What can be done to rebalance our security strategy in favor of threat prevention?

We are in a better position to answer this question now that we know why the cost of cyber insurance has increased, the global events that influence how we conduct business, the impetus for the increased volume and cost of cyber crime, and some of the constraints that must be applied to cyber insurance policies.

Next Steps

1. Start with conversations to define requirements, objectives, and build an action plan.

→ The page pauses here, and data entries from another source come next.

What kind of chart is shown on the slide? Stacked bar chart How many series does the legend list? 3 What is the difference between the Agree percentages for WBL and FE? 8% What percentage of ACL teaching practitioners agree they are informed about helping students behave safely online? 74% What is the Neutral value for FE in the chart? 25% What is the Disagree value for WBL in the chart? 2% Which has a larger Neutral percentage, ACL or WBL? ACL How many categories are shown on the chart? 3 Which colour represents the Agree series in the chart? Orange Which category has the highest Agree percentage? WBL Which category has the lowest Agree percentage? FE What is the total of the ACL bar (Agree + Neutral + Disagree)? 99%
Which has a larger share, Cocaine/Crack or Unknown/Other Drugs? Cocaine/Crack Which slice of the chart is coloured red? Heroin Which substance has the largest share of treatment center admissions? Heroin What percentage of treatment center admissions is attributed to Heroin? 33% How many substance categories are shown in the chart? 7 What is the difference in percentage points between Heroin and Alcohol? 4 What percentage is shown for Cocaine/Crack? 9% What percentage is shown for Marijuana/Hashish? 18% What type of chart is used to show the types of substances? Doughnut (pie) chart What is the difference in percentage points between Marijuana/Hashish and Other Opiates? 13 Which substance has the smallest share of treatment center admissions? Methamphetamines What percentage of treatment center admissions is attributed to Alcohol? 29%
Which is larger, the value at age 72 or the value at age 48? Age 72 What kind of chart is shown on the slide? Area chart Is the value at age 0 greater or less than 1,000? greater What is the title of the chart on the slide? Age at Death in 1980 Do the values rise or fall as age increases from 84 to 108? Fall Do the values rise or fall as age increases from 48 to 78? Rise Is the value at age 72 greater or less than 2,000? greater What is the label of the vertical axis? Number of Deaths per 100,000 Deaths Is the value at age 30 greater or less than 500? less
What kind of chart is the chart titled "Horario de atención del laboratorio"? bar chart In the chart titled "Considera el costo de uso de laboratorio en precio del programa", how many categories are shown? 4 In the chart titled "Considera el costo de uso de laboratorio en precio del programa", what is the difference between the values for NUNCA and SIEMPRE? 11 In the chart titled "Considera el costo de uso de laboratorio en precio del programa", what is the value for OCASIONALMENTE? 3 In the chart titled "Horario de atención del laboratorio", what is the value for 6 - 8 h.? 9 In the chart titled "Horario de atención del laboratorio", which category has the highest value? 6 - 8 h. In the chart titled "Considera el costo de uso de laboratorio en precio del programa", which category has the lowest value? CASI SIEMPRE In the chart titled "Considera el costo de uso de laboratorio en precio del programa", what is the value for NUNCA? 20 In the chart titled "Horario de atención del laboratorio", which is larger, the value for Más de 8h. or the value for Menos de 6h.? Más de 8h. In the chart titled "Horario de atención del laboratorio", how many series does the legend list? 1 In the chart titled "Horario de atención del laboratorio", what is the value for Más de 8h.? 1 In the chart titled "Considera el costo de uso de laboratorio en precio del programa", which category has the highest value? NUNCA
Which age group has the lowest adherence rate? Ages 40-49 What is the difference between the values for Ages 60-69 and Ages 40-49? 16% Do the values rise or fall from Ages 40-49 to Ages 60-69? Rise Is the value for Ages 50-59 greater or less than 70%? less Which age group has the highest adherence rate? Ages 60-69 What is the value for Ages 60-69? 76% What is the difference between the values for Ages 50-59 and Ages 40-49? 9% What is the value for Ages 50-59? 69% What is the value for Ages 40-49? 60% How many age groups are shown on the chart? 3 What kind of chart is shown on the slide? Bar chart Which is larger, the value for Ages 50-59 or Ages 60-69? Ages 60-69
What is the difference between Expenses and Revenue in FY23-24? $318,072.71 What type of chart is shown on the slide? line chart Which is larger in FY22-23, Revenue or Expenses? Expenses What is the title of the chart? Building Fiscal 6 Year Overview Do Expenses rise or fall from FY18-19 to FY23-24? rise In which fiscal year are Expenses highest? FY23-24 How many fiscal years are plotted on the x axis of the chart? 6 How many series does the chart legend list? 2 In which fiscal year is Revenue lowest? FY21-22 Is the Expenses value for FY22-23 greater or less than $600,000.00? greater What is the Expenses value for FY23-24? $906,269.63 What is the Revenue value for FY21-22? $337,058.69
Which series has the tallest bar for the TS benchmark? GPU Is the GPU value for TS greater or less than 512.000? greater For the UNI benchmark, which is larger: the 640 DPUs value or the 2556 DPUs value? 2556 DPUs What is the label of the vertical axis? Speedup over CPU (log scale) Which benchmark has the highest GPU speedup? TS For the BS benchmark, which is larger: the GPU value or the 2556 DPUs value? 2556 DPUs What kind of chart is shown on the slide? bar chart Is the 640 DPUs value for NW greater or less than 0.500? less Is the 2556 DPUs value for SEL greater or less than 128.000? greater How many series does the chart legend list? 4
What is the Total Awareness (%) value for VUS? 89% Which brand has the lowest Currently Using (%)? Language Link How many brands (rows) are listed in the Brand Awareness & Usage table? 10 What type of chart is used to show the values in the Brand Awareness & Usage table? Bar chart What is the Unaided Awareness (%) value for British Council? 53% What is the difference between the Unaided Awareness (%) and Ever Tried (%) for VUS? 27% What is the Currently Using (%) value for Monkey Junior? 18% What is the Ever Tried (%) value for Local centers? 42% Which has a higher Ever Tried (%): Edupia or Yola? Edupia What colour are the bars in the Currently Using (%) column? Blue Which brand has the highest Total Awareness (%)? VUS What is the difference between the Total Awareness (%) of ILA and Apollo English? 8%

      • Cyber insurance broker – ask about your policy requirements, parametric insurance and vicarious liability insurance. Get a list of requirements from your insurer and determine which (if any) compensating controls are accepted as a short-term solution.  The Cyber Insurance Academy lists the following as the most common minimum requirements:
        • Zero Trust Architecture
        • Multi-Factor Authentication (MFA)
        • Backups
        • Identity & Access Management (IAM)
        • Privileged Access Management (PAM)
        • Patch Management
      • Cyber security consultants (vendors, partners, consultants, etc.) – work with your technical advisors to build a security strategy that aligns with the objectives of your organization and your insurance requirements.  Adding to the minimum requirements listed above, the cyber security strategy should include:
          • Security Workshop (gap analysis)
          • Email and Collaboration security
          • Extended Detection/Prevention & Response (XPR)
          • Incident Response Plan (IRP)
          • Adherence to compliance requirements

2. Service Contracts

        • Contract services with an Incident Response Team (IRT) to ensure you have an experienced team of certified incident responders to manage security incidents on your behalf.
        • Contract services with a MSSP to ensure your environment is monitored and managed 24/7/365 by certified security engineers
        • Engage a credentialed training firm to deliver cyber security training to staff.

In short, engage your advisors. Determine what needs to be done, identify the best way to meet the requirements, work with service providers and vendors to fill the gaps, and have an actionable Incident Response Plan.

Security is prevention; insurance is recovery. Both are needed, but committing to prevention will lessen the burden of recovery.